En concert ce soir au festival Ideal Trouble à Aubervilliers, le groupe noise parisien Sister Iodine revient sur la production de son dernier album, Venom, et sur la puissante alchimie qui soude un des groupes de scène français les plus intenses et « dangereux », depuis bientôt 25 ans.

En 2018, la «pop moderne» se nourrit autant de hip-hop, de musiques du monde, d’électronique, que de mélodies et d’arrangements harmonieux. Dans le grand stream contemporain dispensé par internet, l’ancien peut paraître nouveau, et le bruit, les expérimentations les plus extrêmes, peuvent toucher (frapper) les oreilles d’un public désormais habitué à la diversité. Etiqueté «Sonic Youth français» après leur première partie du groupe new-yorkais au Zénith de Paris en 1992, le trio parisien Sister Iodine a lentement fait tomber étiquettes et chapelles (punk, no-wave, rock, noise, indus) autour de ses créations musicales, et, après 22 ans de carrière, nous semble plus «moderne» que jamais, et pas plus hermétique à un public profane de la chose «noise». Car sur scène, l’alchimie particulière qui réunit Lionel Fernandez (guitares), Nicolas Mazet (batterie) et Erik Minkkinen (guitares), entre improvisation et construction, destruction et création, déflagration et silence, est une des plus belles expériences soniques à vivre ces temps-ci. On invite donc tous les curieux à aller les voir ce soir au festival Ideal Trouble à la Station à Aubervilliers

Sinon, Sister Iodine a sorti cet hiver son septième album, Venom, proposition bruitiste radicale, gorgée d’électricité, de micro-tonalités et d’harmonies fantômes, de celles qui se créent dans la rencontre et l’enlacement des ondes sonores, dans l’air du studio ou de la salle de concert, lorsqu’elles sont diffusées à haut volume. Noise, power electronic, une musique débarrassée des chapelles, donc, mais aussi des influences, pour s’offrir, libérée et généreuse, comme une proposition complètement singulière. Violente, venimeuse, certes, la musique de Sister Iodine reflète la violence du monde, sa noirceur, et résonne comme un glas sur lequel chaque stridence posée serait une épiphanie. Interview.

 

 

Il n’y a pas vraiment de batterie sur ce nouvel album ? Quelle a été le rôle de Nico Mazet ici ? Et quelle différence faites-vous entre les live et l’enregistrement ?

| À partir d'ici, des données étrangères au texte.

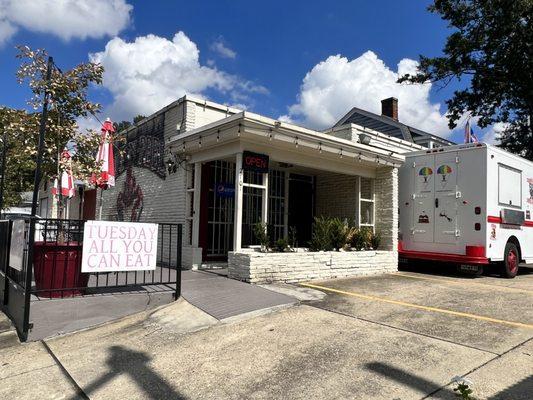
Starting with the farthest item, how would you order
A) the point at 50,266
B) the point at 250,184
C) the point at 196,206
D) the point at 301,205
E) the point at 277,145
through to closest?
the point at 301,205
the point at 196,206
the point at 277,145
the point at 250,184
the point at 50,266

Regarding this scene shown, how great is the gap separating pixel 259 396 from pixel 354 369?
3.39ft

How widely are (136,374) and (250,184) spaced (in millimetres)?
5520

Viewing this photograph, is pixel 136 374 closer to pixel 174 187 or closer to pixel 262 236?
pixel 262 236

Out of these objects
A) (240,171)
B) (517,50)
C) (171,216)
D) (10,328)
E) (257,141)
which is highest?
(517,50)

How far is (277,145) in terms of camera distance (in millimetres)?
9617

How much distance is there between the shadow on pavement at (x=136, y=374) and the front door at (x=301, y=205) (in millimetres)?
8696

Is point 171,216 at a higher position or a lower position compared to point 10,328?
higher

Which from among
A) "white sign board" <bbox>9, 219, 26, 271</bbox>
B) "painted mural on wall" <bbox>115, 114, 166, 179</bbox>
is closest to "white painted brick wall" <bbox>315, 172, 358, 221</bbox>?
"painted mural on wall" <bbox>115, 114, 166, 179</bbox>

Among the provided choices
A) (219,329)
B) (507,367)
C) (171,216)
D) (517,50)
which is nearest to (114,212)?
(171,216)

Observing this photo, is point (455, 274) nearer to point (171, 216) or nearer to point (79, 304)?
point (171, 216)

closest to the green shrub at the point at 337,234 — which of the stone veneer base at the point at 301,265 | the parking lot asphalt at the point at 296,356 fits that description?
the stone veneer base at the point at 301,265

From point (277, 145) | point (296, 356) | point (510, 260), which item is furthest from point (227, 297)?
point (510, 260)

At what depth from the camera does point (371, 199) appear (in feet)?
40.7

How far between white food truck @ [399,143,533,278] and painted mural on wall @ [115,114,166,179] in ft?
22.4
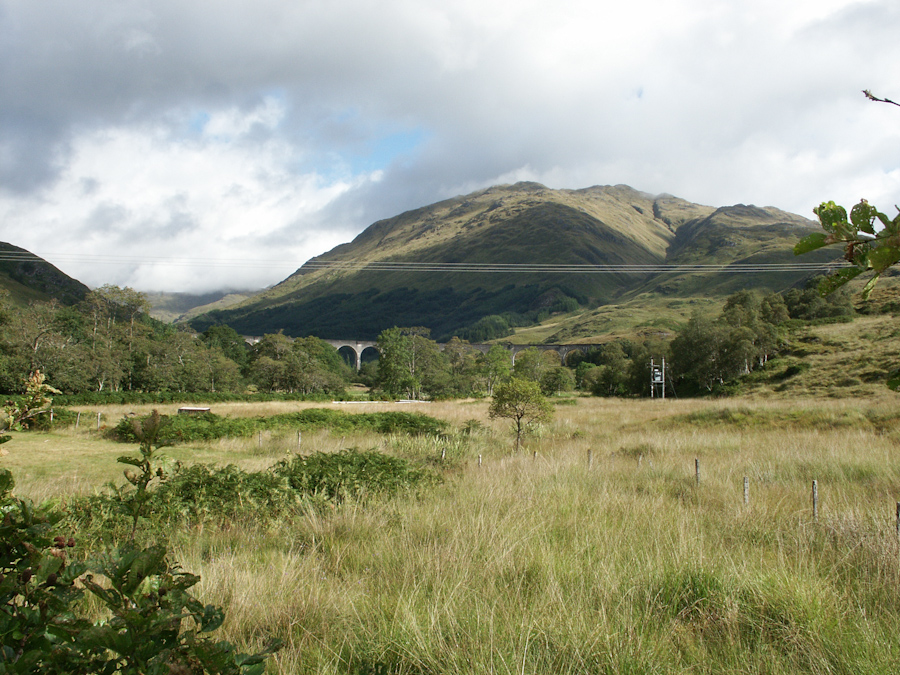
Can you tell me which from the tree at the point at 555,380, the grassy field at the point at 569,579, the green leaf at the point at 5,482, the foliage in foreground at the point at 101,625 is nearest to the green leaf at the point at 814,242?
the foliage in foreground at the point at 101,625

Lionel Fernandez : Il y a beaucoup de batterie en vérité. Moins de rythmiques, mais la batterie est infiltrée d’électroniques, de micro-contacts retraités, de distorsions, delays, reverbs et autres matiérages qui ne lui font pas toujours ressembler à de la batterie brute. Ç’a été le travail de Nicolas justement sur ce disque, d’infiltrer la batterie dans l’instrumentarium global comme un élément du magma autant que comme une force de frappe. Sinon, on a deux approches complètement différentes du live et du studio. Le studio est un instrument en soi. Le live est une expérience physique brute du déploiement de notre son.

Depuis vos débuts, on a l’impression que la créativité de Sister Iodine se construit sur la rencontre entre vos trois personnalités distinctes, très différentes, mais formant un tout très solide, et que tout se joue sur l’écoute, celle que vous avez les uns pour les autres. Une grande attention, assez admirable à voir sur scène et qui finalement soude vos différences. Comment caractériserais-tu vos trois personnalités musicales ? Et qu’est ce qui les réunit d’après toi ?

Ce qui nous réunit et nous fait tenir sur la durée, c’est en effet nos différences, et la surprise qu’elles continuent à produire sur nous. Concrètement, l’un n’aura jamais l’idée de l’autre, et inversement (x3) et ça, ça continue d’être excitant.

A ce propos, l’usage de la stéréo est très bien amené sur ce nouvel album, il sépare les identités autant qu’il vous réunit. Comment avez-vous enregistré et mixé ?

Techniquement on a enregistré dans notre studio de travail, avec un matériel très lo-fi. C’est enregistré par un ami et on a mixé le disque sur un ordinateur Powerbook G3 de 1998, qui tourne sur Mac OS 9.2 avec le logiciel Sound-Edit. C’est donc assez primaire et archéologique. Les intentions de production sont à la fois claires et confuses, avec une sorte de profondeur de champ qui ne donnerait pas tout à comprendre/entendre d’emblée tout en étant très aéré, espacé.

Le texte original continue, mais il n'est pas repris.